Revise the material below, swapping every instance of "the list may be incomplete" for "some items may be missing" and keeping everything else as it stands. Leave the pictures out of your answer.

>> START

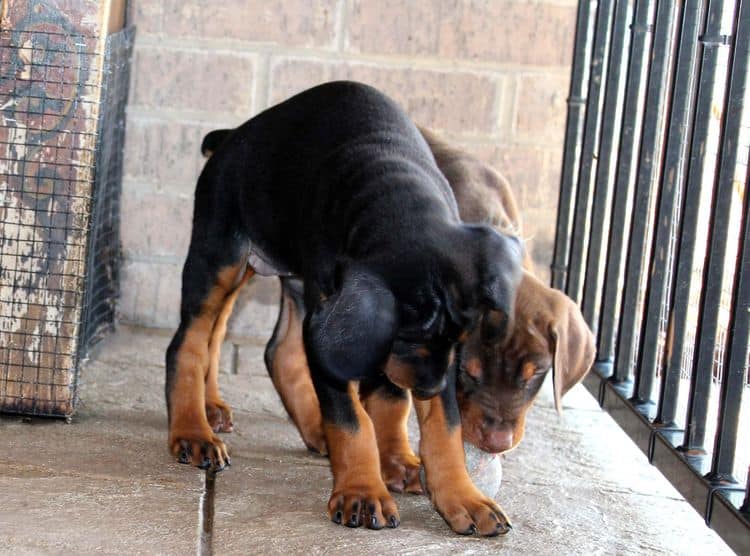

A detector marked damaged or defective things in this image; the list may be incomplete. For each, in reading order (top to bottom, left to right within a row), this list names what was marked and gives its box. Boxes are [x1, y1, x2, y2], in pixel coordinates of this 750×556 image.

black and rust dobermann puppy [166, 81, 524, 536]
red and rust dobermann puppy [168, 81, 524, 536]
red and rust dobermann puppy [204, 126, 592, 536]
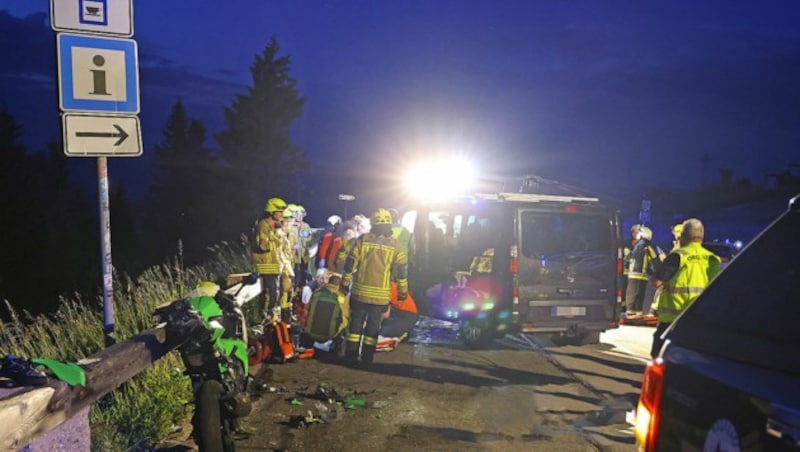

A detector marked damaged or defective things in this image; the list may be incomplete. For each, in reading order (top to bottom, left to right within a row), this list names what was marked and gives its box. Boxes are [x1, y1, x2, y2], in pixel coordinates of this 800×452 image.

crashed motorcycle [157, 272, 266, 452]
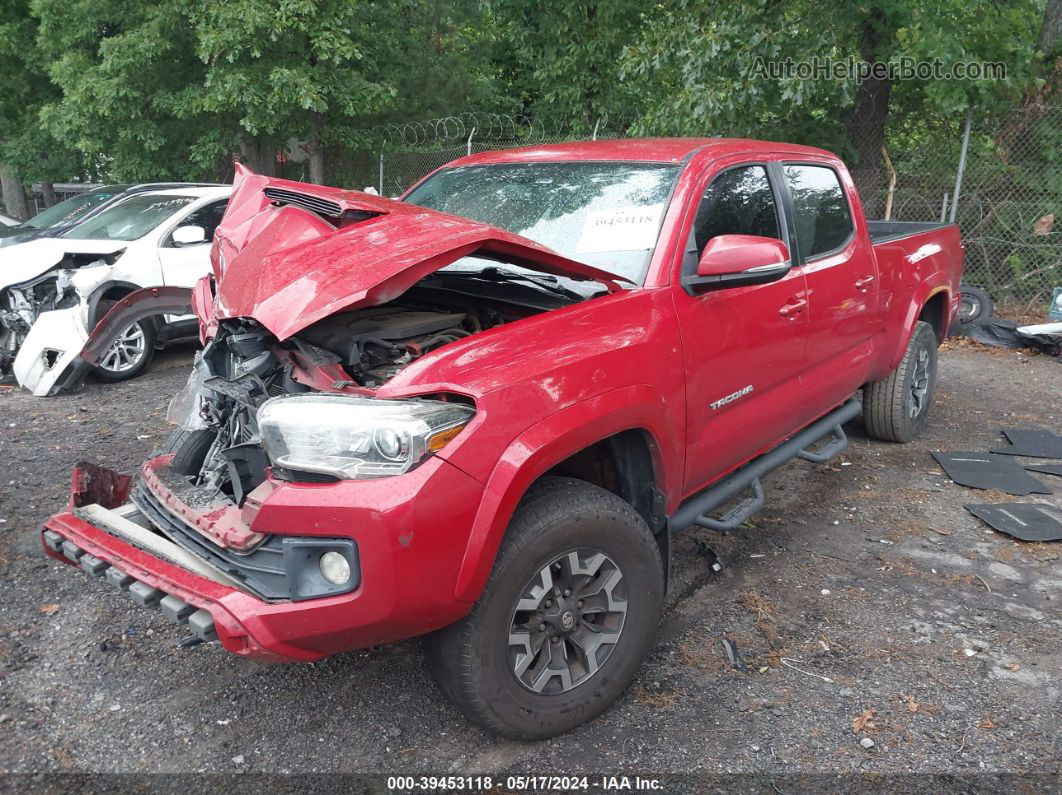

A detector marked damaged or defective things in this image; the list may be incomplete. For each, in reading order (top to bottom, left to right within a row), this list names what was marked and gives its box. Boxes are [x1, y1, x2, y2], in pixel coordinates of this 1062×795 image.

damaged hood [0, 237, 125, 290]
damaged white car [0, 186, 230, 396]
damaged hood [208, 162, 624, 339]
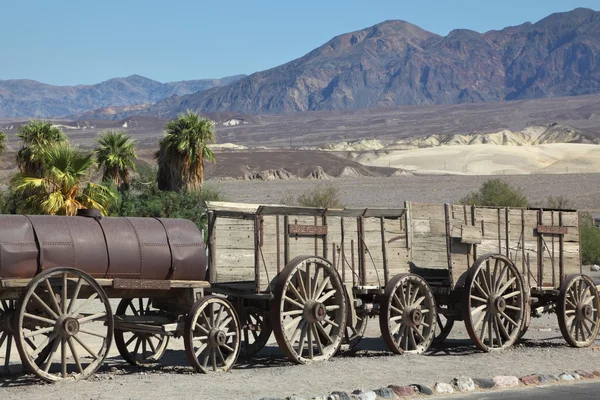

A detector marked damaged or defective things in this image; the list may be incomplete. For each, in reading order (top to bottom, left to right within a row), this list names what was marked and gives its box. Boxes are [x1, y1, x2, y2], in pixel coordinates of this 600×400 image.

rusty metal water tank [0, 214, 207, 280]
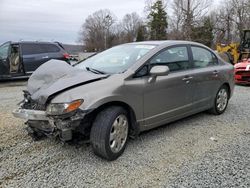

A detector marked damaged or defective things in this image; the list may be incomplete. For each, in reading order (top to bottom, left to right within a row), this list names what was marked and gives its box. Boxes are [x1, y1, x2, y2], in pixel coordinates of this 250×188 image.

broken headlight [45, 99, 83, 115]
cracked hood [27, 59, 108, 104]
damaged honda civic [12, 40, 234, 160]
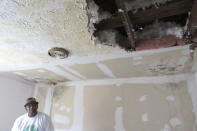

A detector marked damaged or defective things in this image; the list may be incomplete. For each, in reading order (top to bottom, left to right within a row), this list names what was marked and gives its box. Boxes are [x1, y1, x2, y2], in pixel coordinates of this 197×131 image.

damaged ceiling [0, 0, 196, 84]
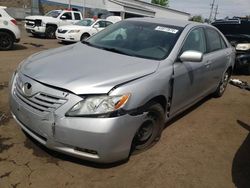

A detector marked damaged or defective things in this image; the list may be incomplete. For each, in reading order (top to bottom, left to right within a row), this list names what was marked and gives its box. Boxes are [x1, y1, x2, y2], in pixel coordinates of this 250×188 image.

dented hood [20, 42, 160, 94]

>> END

The completed task:
A detector marked damaged or defective things in this image; some items may be missing. For each, in reading order (top to bottom, left to right within a row), this list names what was marked and gives its box. Boxes are [x1, y1, x2, y2], in pixel coordinates of this 750×556 image.

black and rust dobermann puppy [166, 81, 524, 536]
red and rust dobermann puppy [168, 81, 524, 536]
red and rust dobermann puppy [204, 126, 592, 536]

A detector marked damaged or defective things in this image; some items may be missing. For each, in reading order (top to bottom, left to right within a row), this list names what was marked and gives its box. Boxes are [x1, y1, x2, y2], in pixel coordinates of this 800×452 image.

crashed motorcycle [157, 272, 266, 452]

A detector marked damaged or defective things in this image; some items may be missing. For each, in reading order (top to bottom, left to right within a row), this list names what was marked and gives its box. Boxes are [x1, y1, x2, y2], in pixel coordinates of this 1062×795 image.

damaged hood [0, 237, 125, 290]
damaged white car [0, 186, 230, 396]
damaged hood [208, 162, 624, 339]

A detector marked damaged or defective things in this image; some items may be missing. For each, in reading order (top to bottom, left to right within a row), this list names what was marked and gives its box. Boxes are [x1, y1, x2, y2], in pixel coordinates of this 600×400 image.

rusty metal water tank [0, 214, 207, 280]

A detector marked damaged or defective things in this image; some items may be missing. For each, in reading order (top to bottom, left to right within a row), this list names what was marked and gives its box. Boxes are [x1, y1, x2, y2], in pixel coordinates of this 250×188 image.

broken headlight [45, 99, 83, 115]
cracked hood [27, 59, 108, 104]
damaged honda civic [12, 40, 234, 160]

A detector marked damaged or defective things in this image; some items may be missing. For each, in reading order (top to bottom, left to right within a row), this list names what was marked and gives its box. Boxes are [x1, y1, x2, y2], in pixel coordinates of this 197×131 image.

damaged ceiling [0, 0, 196, 84]

A detector marked damaged or defective things in this image; some items may be missing. For each, in reading order (top to bottom, left to right within a row), this list names what was marked and gives its box. Boxes are [x1, y1, x2, y2], in pixel coordinates of this 250×188 image.

dented hood [20, 42, 160, 94]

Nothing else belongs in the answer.